[EXERCISE PROMPT] Of the lines in the material below, print only those from the one containing "Excel倒减法搞定不规律统计" to the one containing "Женское пальто больших", ends included, exactly as written and without pictures.

-- DATA FOR THIS EXERCISE follows --

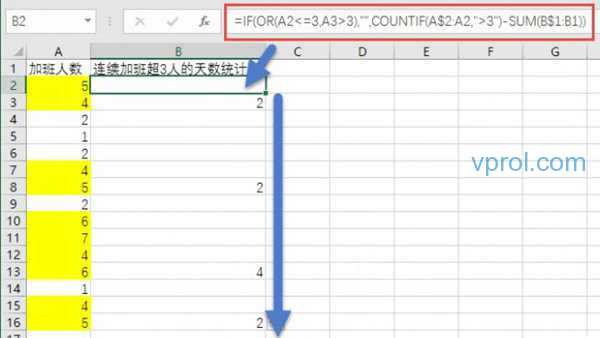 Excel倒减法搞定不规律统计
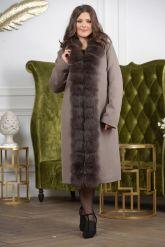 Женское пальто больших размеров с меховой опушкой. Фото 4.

-- DATA FOR THIS EXERCISE concluded --
-- DATA FOR THIS EXERCISE follows --

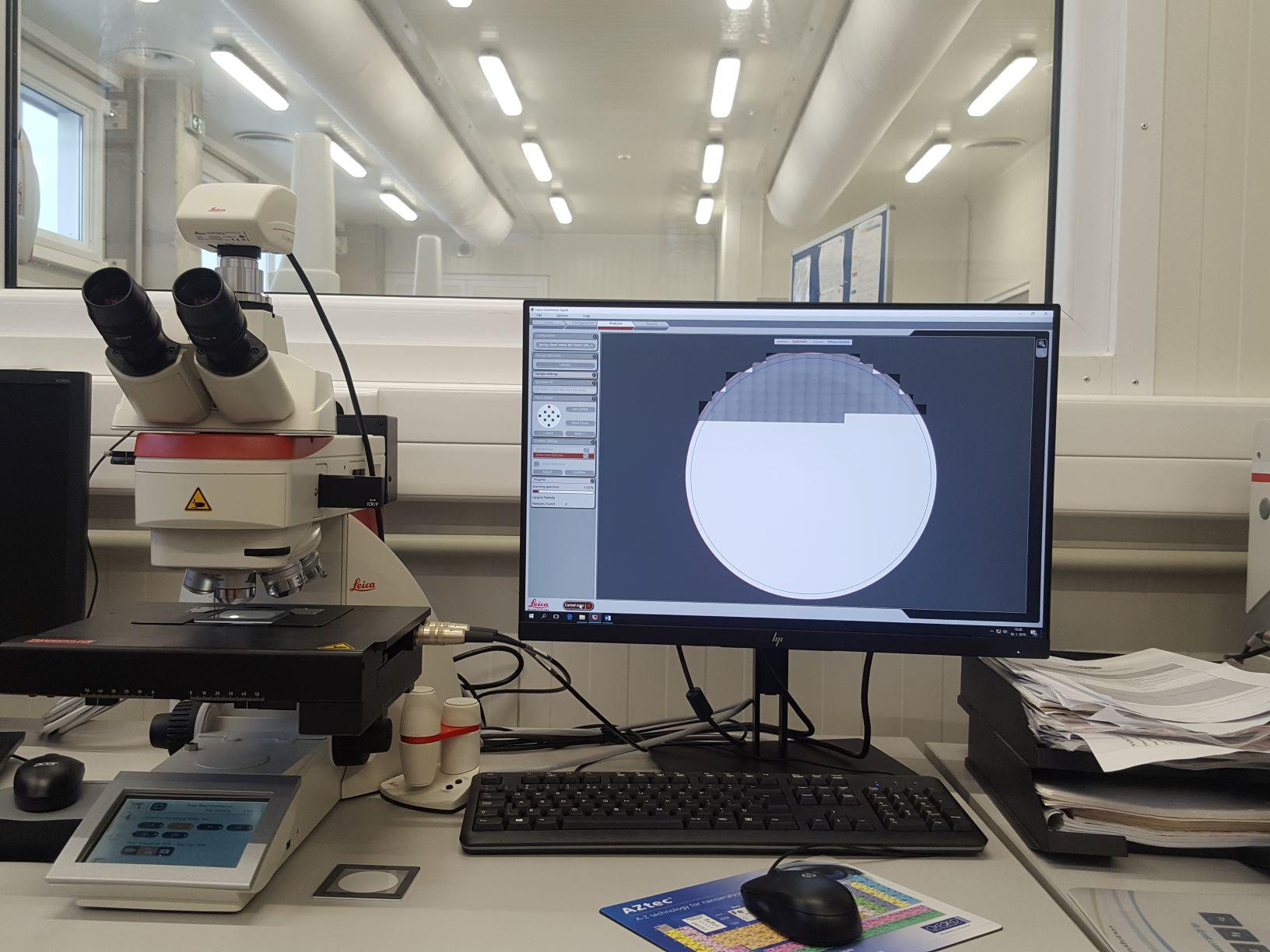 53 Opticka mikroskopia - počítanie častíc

-- DATA FOR THIS EXERCISE concluded --

[SOLVED EXERCISE]
 Excel倒减法搞定不规律统计
 Женское пальто больших размеров с меховой опушкой. Фото 4.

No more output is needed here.